While he is not seen outside of Meet Addy, his effect on the lives of Addy and her family is seen through the series.
In The Books
Meet Addy: An American Girl
Master Stevens is spoken about before he is seen, while Addy is feigning sleep and her parents are talking. Ruth believes that Master Stevens won't sell her or her family since she serves as the plantation seamstress and Ben is a carpenter. Ben reminds her about how Sam has displeased him and is surly about working. Addy remembers how Sam ran away shortly before Esther was born; Master Stevens used dogs to track him down and, when he was returned, whipped Sam in punishment.
Addy serves him and another enslaver the midday dinner meal one afternoon, sent in by Auntie Lula. While she's standing in the corner of the dining room, she purposefully eavesdrops on their conversation. Master Stevens says he has all his enslaved people--like Addy--trained good, which is why it's a shame to let any of them go. But with the way the war is going, he needs the money and it would be hard to feed and clothe twenty-two slaves on the plantation through the winter. The other man asks how he can be sure that the "boy" he's buying won't run away again, and Master Stevens lets him know that not only did he teach him a lesson with the whip but he'll also be selling his "father" as well and he can control him. Addy quickly realizes Master Stevens is speaking about Poppa and Sam.

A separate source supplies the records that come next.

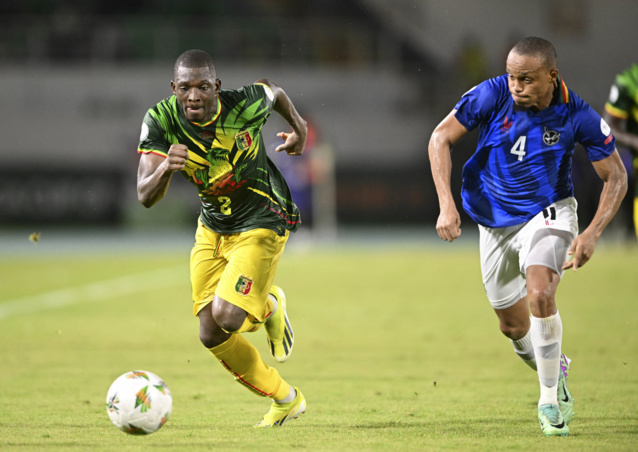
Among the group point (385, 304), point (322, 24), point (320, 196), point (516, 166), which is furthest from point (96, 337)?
point (322, 24)

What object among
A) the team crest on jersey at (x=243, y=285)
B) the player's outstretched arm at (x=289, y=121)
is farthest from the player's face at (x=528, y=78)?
the team crest on jersey at (x=243, y=285)

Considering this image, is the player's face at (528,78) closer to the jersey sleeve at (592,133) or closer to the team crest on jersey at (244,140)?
the jersey sleeve at (592,133)

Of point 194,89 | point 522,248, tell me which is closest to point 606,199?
point 522,248

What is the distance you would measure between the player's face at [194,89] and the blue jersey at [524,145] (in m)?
1.45

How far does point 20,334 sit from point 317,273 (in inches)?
273

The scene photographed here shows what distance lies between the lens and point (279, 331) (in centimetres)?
621

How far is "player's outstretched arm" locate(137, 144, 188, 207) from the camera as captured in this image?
15.9ft

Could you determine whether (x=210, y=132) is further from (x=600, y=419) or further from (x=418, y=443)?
(x=600, y=419)

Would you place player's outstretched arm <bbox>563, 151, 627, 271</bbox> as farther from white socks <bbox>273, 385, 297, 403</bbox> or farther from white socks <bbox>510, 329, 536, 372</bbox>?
white socks <bbox>273, 385, 297, 403</bbox>

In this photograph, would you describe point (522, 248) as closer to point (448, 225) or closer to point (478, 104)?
point (448, 225)

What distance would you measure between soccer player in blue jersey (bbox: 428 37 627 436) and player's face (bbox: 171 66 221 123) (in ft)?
4.39

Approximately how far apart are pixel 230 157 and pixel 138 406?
5.05 feet

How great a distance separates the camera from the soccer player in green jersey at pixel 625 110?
783 cm

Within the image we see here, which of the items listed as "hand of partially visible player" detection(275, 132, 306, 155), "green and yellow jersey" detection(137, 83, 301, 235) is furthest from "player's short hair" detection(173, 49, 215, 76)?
"hand of partially visible player" detection(275, 132, 306, 155)
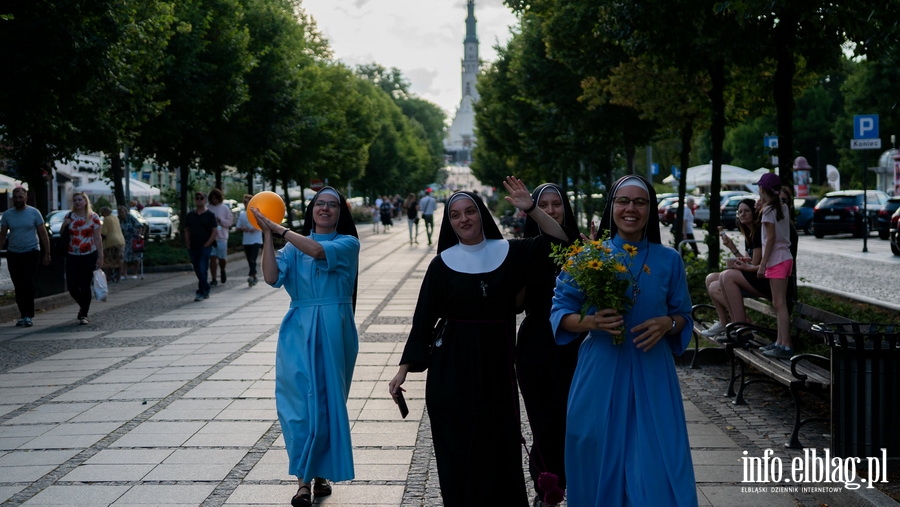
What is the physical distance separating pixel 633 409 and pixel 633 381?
12 cm

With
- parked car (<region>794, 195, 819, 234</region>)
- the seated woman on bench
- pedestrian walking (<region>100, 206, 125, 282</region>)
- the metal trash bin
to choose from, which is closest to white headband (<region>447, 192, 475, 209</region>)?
the metal trash bin

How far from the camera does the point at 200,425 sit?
27.0 feet

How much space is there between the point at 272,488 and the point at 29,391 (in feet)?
14.8

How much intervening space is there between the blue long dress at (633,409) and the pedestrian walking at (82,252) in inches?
466

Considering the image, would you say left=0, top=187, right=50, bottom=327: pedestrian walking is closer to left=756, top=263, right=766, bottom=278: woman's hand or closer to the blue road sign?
left=756, top=263, right=766, bottom=278: woman's hand

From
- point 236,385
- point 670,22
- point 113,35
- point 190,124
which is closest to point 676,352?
point 236,385

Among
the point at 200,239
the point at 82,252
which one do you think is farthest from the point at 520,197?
the point at 200,239

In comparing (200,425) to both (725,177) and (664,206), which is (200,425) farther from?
(725,177)

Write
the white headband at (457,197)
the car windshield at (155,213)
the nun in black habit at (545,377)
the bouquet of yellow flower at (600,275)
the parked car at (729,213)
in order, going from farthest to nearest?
the car windshield at (155,213) < the parked car at (729,213) < the nun in black habit at (545,377) < the white headband at (457,197) < the bouquet of yellow flower at (600,275)

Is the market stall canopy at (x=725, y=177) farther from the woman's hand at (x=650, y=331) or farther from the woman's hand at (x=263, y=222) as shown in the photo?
the woman's hand at (x=650, y=331)

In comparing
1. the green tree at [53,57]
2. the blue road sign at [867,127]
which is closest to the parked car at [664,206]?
the blue road sign at [867,127]

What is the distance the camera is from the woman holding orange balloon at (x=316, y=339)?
6.24 m

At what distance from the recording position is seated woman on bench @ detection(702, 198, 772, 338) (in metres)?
9.78

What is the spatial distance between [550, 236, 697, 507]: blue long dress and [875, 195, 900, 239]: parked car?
29435 millimetres
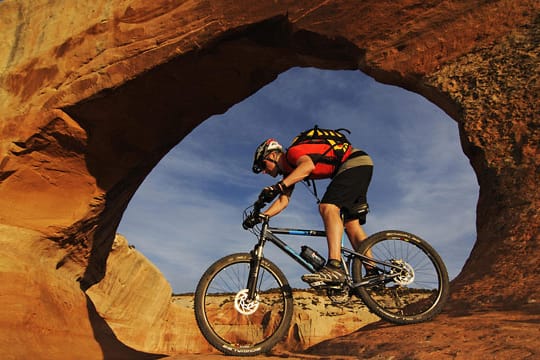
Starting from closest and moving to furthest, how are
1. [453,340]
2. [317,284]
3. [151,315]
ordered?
1. [453,340]
2. [317,284]
3. [151,315]

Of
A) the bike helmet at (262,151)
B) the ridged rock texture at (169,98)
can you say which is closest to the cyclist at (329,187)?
the bike helmet at (262,151)

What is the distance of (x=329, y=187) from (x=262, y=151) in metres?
0.76

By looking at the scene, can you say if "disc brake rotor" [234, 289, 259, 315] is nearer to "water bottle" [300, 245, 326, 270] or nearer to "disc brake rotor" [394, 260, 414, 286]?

When the other man touches her on the head while she is pouring more water and discusses buying her as well, she is frightened but must keep her face blank; Master Stevens says that he's not looking to sell her though the price of good house servants is going up and maybe when she's older he'll let her go, once she'll fetch as good a price as her brother; she's too young now. When Addy overfills the glass she is pouring into, Master Stevens again points out she's too young and snaps at her to get a rag to clean up the mess, leaving Addy to run to the kitchen and tell Auntie Lula what is happening in an attempt to warn Sam and Poppa.
When Addy runs to the barn after hearing that Master Stevens and the man may have Sam and Poppa there, she sees Sam bound and shackled in the cart along with Mater Stevens, the other man, and two other large white men. Addy begs Master Stevens not to let Sam be sold and Master Stevens, holding a whip, tells her to get out of here--followed by Ben doing the same from where he is laying on the ground being chained up by the overseer. When she clings to Ben, Master Stevens hits her with the whip, tells her to get again, and finally pulls her away from Ben.
Auntie Lula informs the family after her return in Philadelphia that by the end of the war, so many enslaved people had run away every day from both the Stevens (as well as the nearby Gifford plantation) that Master Stevens couldn't try to catch them all. When the only people left were old folks that couldn't run away and there was no one left to plant tobacco or cotton--meaning there was no way to earn money--Master Stevens abandoned the plantation altogether, even before the war was announced as over.
In the play, Master Stevens is given a wife, Missus Stevens (played by the same multi-character actress that plays Mrs. Ford and Miss Caroline). To minimize extra roles, it is the two of them who talk over lunch about selling Ben and Sam; furthermore, it is not the overseer who forces Addy to eat the worms she misses but Master Stevens himself. He is not seen again once Addy and Momma run away.
In the Seattle production he was played by Peter Cook and Bradford Farwell, who also play additional roles as well.
- Mentioned in later books.
- A New Beginning: My Journey with Addy, pg 129.